- **Problem statement**:
Please write out every line of the records below unchanged, leaving out the pictures.
——
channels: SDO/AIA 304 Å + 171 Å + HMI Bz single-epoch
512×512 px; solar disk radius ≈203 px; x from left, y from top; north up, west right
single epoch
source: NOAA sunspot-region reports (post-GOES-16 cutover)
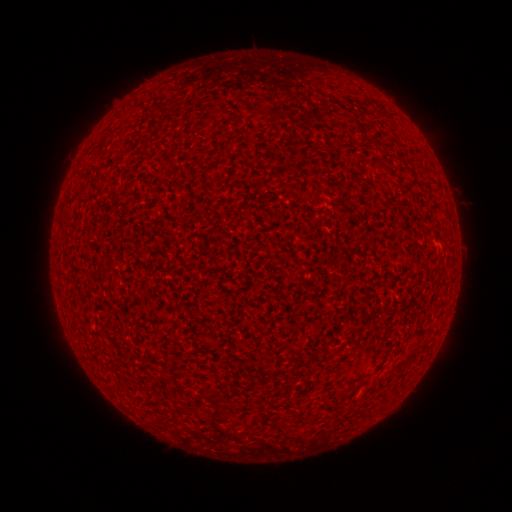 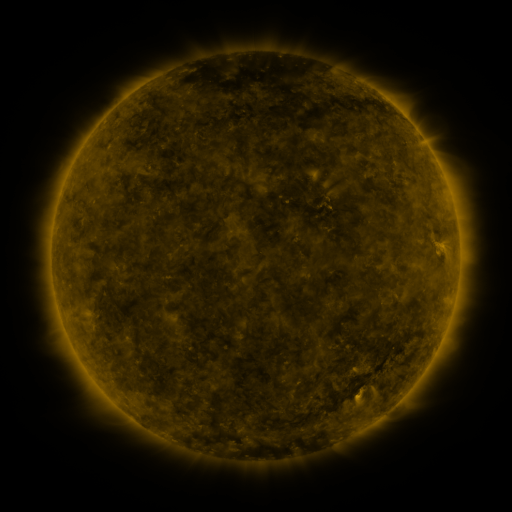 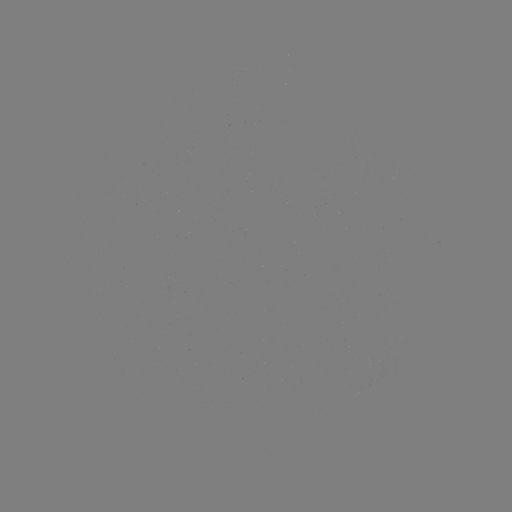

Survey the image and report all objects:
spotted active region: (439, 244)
——
- **Exercise result**:
channels: SDO/AIA 304 Å + 171 Å + HMI Bz single-epoch
512×512 px; solar disk radius ≈203 px; x from left, y from top; north up, west right
single epoch
source: NOAA sunspot-region reports (post-GOES-16 cutover)

Survey the image and report all objects:
spotted active region: (439, 244)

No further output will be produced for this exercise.